>> START

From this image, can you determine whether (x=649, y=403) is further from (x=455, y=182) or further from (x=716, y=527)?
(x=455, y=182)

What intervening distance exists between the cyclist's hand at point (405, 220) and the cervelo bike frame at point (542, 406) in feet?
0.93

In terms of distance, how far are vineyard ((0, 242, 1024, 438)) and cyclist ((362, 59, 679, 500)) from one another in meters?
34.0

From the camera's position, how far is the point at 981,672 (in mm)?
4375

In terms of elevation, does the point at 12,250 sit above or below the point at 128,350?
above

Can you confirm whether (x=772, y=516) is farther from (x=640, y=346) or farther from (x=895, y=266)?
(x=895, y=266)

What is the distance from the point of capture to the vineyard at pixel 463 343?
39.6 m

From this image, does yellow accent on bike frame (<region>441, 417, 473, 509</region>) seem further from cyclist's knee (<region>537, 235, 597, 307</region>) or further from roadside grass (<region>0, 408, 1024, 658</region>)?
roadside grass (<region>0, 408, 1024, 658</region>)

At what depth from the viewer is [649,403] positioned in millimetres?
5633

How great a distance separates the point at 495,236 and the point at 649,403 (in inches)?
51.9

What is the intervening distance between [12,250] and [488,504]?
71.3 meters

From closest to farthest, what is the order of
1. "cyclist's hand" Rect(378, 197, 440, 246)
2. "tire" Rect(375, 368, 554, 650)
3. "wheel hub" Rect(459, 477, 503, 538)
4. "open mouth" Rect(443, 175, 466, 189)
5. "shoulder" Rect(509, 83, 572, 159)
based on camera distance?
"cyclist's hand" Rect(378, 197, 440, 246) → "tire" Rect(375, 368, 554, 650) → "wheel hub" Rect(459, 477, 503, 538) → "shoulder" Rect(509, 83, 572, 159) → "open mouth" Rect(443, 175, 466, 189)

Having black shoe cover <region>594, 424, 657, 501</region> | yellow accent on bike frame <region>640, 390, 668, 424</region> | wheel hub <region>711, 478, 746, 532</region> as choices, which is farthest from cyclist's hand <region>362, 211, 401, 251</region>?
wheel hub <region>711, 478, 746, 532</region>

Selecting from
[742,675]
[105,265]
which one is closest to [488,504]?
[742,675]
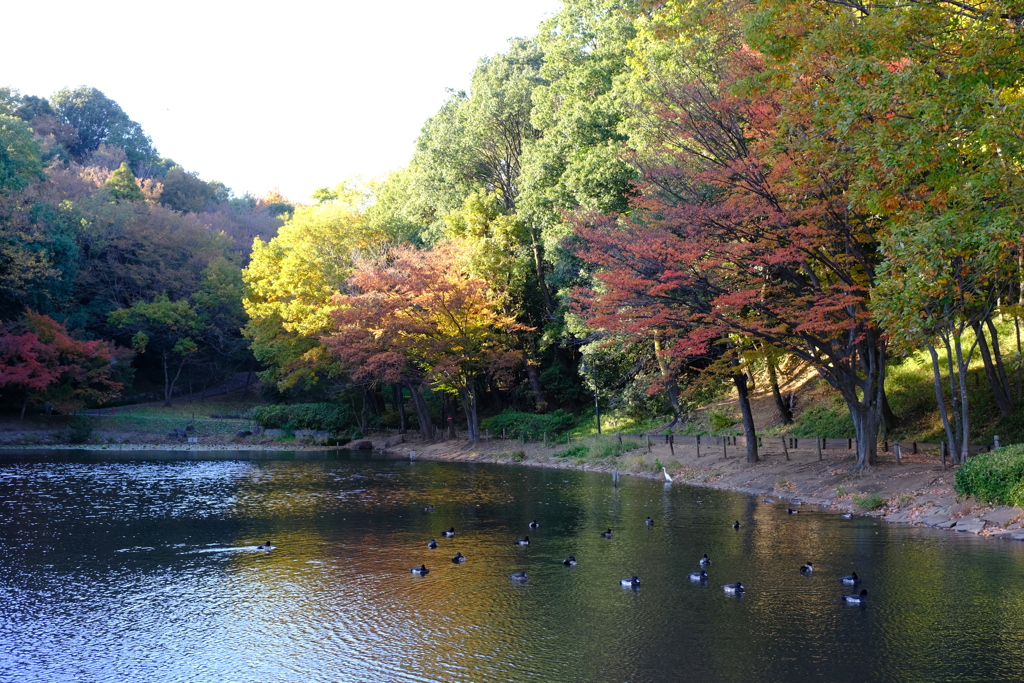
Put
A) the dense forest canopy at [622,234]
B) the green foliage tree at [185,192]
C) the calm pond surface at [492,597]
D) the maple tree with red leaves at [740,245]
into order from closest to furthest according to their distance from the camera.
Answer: the calm pond surface at [492,597], the dense forest canopy at [622,234], the maple tree with red leaves at [740,245], the green foliage tree at [185,192]

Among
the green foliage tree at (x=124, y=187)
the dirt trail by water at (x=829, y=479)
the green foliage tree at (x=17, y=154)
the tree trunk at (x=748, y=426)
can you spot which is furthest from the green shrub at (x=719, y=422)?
the green foliage tree at (x=124, y=187)

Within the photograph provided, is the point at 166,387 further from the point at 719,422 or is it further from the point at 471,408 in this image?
the point at 719,422

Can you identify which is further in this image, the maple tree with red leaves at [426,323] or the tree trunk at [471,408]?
the tree trunk at [471,408]

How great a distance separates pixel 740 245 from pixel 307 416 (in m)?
33.5

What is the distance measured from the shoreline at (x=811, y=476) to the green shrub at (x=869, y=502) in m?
0.02

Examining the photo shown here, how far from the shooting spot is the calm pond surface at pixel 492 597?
8484 mm

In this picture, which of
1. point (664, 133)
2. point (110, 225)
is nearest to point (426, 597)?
point (664, 133)

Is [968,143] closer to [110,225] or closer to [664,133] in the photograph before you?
[664,133]

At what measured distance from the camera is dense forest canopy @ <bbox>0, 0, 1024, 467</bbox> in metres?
12.2

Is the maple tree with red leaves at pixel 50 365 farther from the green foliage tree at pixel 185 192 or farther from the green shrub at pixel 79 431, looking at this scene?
the green foliage tree at pixel 185 192

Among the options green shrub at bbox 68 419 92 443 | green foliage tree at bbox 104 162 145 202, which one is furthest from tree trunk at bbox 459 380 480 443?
green foliage tree at bbox 104 162 145 202

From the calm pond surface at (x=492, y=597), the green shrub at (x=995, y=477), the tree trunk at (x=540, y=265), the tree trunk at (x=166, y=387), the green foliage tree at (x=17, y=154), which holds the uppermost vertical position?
the green foliage tree at (x=17, y=154)

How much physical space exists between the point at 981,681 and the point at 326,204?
39467mm

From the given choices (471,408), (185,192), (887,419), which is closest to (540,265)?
(471,408)
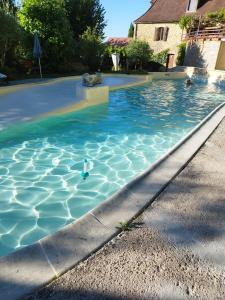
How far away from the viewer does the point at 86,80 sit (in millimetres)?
12750

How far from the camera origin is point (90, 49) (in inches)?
900

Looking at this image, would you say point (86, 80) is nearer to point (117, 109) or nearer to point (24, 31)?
point (117, 109)

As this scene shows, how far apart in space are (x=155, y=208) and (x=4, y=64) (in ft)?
58.5

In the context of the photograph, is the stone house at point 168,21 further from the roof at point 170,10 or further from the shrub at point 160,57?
the shrub at point 160,57

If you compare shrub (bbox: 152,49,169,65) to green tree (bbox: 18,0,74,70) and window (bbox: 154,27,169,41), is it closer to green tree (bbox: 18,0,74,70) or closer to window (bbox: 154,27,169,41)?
window (bbox: 154,27,169,41)

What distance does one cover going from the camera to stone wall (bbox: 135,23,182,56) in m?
32.3

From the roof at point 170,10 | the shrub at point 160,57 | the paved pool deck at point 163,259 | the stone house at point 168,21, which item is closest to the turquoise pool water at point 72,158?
the paved pool deck at point 163,259

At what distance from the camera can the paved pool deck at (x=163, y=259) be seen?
93.0 inches

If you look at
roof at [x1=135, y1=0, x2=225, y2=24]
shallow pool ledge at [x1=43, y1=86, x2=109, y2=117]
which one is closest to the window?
roof at [x1=135, y1=0, x2=225, y2=24]

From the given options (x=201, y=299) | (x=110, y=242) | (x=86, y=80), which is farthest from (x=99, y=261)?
(x=86, y=80)

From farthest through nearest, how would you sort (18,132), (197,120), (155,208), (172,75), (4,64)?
1. (172,75)
2. (4,64)
3. (197,120)
4. (18,132)
5. (155,208)

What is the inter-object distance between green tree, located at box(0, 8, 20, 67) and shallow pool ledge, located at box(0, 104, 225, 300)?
14.7m

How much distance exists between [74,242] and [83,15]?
3212 cm

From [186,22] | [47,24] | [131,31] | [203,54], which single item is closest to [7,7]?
[47,24]
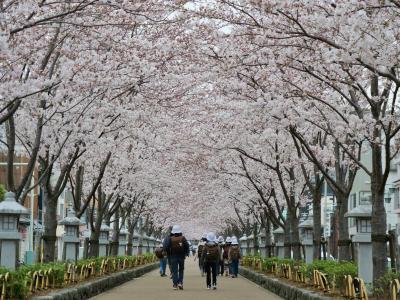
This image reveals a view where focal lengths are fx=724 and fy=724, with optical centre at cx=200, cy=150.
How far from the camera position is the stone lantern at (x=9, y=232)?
13.3 m

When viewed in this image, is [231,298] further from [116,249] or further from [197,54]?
[116,249]

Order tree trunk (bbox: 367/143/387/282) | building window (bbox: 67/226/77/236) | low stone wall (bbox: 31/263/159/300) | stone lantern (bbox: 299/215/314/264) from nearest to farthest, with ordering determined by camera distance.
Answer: tree trunk (bbox: 367/143/387/282), low stone wall (bbox: 31/263/159/300), building window (bbox: 67/226/77/236), stone lantern (bbox: 299/215/314/264)

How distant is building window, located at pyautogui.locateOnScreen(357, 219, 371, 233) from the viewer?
45.4 ft

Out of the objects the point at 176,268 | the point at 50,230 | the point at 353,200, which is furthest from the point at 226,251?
the point at 353,200

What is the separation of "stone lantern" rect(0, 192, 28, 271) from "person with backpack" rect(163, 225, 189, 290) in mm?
7358

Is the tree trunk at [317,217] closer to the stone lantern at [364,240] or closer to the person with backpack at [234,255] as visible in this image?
the stone lantern at [364,240]

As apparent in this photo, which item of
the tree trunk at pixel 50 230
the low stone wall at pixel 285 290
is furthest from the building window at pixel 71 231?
the low stone wall at pixel 285 290

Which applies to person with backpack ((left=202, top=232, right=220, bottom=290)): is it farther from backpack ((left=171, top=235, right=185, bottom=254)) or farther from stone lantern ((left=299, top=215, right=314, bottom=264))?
stone lantern ((left=299, top=215, right=314, bottom=264))

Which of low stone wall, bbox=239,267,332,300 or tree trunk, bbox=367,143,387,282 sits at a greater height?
tree trunk, bbox=367,143,387,282

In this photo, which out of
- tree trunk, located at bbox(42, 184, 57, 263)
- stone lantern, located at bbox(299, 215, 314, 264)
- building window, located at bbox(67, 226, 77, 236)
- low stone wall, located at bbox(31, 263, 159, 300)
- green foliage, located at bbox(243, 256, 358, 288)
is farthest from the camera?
stone lantern, located at bbox(299, 215, 314, 264)

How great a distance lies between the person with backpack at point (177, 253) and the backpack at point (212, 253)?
30.5 inches

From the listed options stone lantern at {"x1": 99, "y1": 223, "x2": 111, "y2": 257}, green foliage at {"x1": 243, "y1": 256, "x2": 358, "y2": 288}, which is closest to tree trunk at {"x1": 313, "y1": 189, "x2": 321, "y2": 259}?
green foliage at {"x1": 243, "y1": 256, "x2": 358, "y2": 288}

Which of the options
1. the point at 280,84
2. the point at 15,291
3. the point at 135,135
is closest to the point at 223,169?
the point at 135,135

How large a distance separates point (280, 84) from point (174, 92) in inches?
252
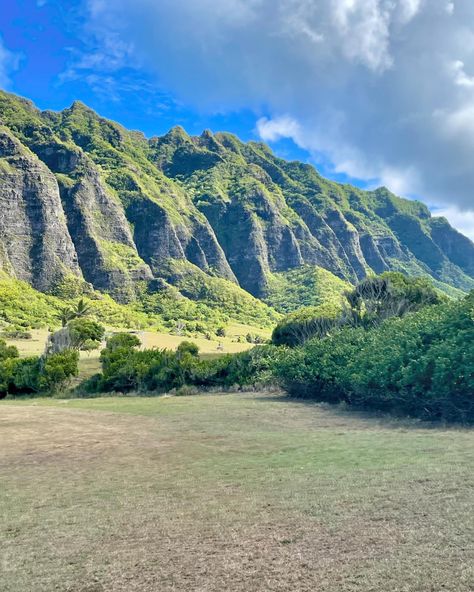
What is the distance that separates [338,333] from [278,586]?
106 feet

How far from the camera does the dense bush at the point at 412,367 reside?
22750 mm

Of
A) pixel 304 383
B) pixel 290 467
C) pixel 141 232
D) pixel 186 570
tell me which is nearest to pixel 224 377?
pixel 304 383

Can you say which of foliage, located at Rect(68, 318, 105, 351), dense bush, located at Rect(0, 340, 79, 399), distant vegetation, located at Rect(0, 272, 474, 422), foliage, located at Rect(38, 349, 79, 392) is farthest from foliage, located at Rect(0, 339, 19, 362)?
foliage, located at Rect(68, 318, 105, 351)

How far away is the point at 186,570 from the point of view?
7.75 metres

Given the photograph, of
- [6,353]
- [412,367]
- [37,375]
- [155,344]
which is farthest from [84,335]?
[412,367]

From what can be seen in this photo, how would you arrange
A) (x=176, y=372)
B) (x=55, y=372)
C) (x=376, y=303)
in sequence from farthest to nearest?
(x=376, y=303), (x=176, y=372), (x=55, y=372)

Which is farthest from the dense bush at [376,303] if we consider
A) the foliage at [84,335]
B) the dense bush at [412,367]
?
the foliage at [84,335]

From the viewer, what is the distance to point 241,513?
1040 centimetres

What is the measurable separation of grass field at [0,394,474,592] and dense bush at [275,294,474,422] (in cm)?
351

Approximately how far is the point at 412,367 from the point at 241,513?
16452 millimetres

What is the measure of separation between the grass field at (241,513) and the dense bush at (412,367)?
11.5 ft

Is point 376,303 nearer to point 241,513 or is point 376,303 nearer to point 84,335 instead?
point 84,335

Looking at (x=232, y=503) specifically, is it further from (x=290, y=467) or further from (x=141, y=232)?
(x=141, y=232)

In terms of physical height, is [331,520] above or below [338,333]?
below
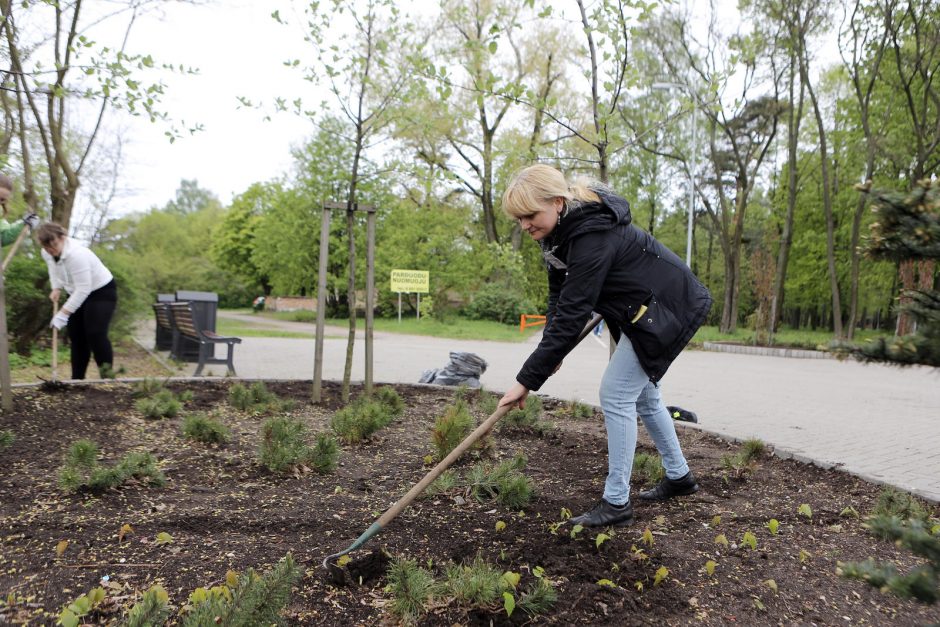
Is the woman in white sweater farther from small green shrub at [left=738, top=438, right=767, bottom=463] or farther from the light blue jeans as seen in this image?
small green shrub at [left=738, top=438, right=767, bottom=463]

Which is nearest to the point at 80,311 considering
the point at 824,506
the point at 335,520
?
the point at 335,520

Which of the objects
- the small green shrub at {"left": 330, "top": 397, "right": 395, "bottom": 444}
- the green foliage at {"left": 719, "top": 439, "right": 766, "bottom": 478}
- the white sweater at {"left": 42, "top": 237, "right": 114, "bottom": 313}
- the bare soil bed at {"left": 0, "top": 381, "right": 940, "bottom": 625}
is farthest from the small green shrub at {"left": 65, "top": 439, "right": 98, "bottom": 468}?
the green foliage at {"left": 719, "top": 439, "right": 766, "bottom": 478}

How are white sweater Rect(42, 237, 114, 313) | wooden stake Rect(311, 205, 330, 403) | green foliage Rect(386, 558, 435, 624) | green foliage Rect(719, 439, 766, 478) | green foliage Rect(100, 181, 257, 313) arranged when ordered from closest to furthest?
1. green foliage Rect(386, 558, 435, 624)
2. green foliage Rect(719, 439, 766, 478)
3. wooden stake Rect(311, 205, 330, 403)
4. white sweater Rect(42, 237, 114, 313)
5. green foliage Rect(100, 181, 257, 313)

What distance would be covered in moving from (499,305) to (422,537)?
24.9 meters

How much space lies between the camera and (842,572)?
1410 millimetres

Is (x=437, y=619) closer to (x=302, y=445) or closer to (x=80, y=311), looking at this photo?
(x=302, y=445)

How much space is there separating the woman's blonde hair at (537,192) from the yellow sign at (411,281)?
70.1ft

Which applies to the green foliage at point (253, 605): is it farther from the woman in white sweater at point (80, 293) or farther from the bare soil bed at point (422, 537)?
the woman in white sweater at point (80, 293)

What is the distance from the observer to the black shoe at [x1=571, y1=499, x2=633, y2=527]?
9.86 ft

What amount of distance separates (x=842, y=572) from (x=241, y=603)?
151 centimetres

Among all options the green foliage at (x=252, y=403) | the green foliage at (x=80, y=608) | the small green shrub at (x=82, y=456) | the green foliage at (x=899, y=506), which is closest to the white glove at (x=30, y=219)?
the green foliage at (x=252, y=403)

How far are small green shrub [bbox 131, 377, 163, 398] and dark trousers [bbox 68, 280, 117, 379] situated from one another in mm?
687

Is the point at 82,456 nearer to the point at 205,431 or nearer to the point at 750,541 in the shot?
the point at 205,431

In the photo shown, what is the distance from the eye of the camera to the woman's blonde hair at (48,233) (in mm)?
5668
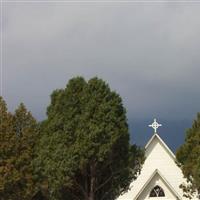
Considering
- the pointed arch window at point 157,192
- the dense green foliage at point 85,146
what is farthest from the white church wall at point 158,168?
the dense green foliage at point 85,146

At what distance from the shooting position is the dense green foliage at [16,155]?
43.3 metres

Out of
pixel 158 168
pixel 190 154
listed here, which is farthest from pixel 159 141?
pixel 190 154

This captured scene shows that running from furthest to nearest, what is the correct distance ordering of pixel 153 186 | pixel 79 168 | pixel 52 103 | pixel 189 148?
1. pixel 153 186
2. pixel 189 148
3. pixel 52 103
4. pixel 79 168

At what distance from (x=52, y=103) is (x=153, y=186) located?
52.5ft

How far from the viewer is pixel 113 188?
44562 millimetres

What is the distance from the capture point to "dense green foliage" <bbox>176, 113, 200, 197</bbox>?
47.3m

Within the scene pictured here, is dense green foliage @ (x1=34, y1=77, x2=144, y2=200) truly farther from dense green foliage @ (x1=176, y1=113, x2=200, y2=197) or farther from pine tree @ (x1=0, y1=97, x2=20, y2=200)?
dense green foliage @ (x1=176, y1=113, x2=200, y2=197)

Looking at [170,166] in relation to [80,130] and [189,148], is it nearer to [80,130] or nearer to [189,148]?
[189,148]

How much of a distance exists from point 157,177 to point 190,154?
10.5m

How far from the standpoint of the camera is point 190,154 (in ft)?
158

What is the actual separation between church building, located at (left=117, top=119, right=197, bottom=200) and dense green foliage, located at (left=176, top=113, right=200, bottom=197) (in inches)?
330

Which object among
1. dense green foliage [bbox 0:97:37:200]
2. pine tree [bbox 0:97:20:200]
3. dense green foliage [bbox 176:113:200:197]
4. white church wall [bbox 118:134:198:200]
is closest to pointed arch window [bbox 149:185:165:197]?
white church wall [bbox 118:134:198:200]

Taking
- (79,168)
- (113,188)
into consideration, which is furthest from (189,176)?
(79,168)

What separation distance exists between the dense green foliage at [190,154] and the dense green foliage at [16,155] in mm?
10052
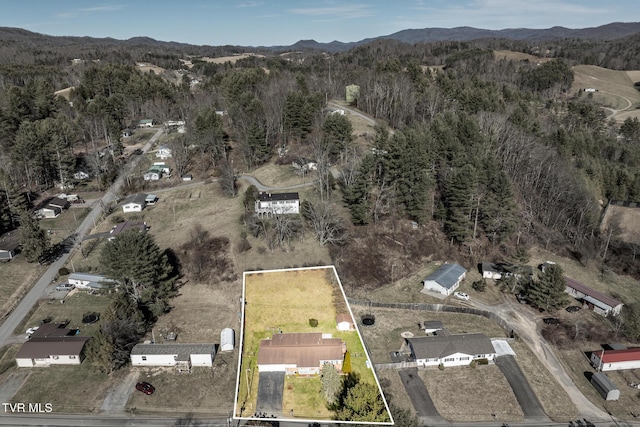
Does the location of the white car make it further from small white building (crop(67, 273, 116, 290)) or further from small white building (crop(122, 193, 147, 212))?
small white building (crop(122, 193, 147, 212))

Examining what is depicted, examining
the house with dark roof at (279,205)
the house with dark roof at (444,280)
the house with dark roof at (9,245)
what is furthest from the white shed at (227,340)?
the house with dark roof at (9,245)

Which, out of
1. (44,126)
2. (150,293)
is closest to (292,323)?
(150,293)

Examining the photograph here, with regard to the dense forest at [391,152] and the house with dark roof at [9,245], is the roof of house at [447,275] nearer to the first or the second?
the dense forest at [391,152]

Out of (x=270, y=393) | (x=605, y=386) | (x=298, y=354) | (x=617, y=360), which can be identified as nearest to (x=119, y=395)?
(x=270, y=393)

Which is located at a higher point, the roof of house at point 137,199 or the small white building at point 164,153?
the small white building at point 164,153

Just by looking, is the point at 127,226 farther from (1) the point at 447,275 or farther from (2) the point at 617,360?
(2) the point at 617,360

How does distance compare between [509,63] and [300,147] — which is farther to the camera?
[509,63]

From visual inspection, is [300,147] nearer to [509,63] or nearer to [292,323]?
[292,323]
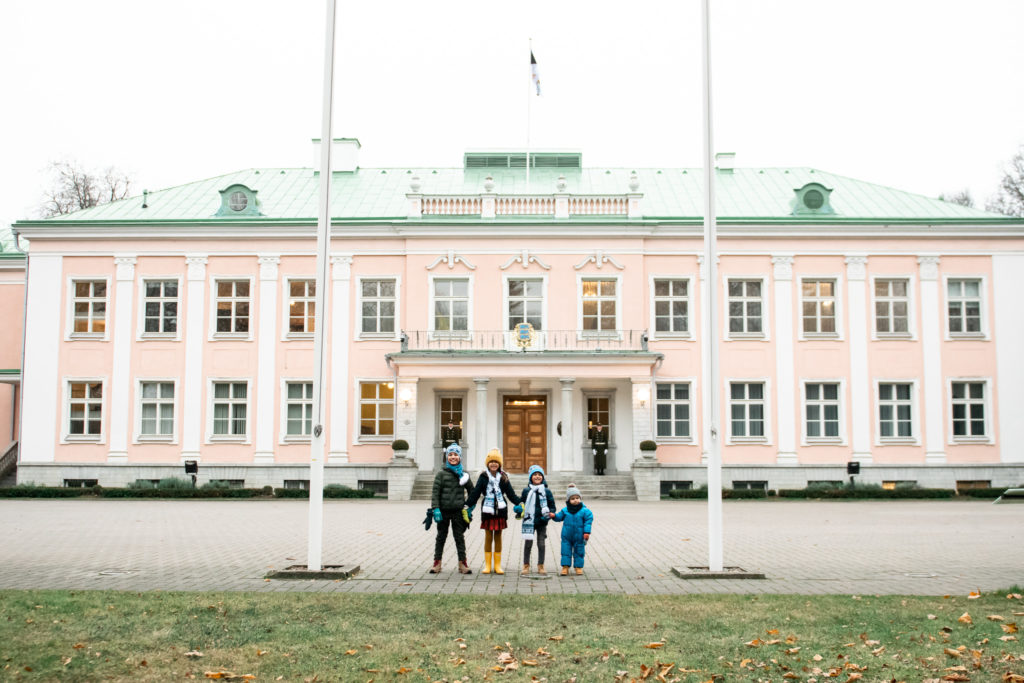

>> END

WHAT IS NEEDED: Reproduce the data from the line containing "From visual inspection, is" through the end of the data, and leave out the pictures.

SOLUTION TO THIS TASK:
From visual inspection, is [300,147] nearer to [509,63] or nearer to [292,323]?
[292,323]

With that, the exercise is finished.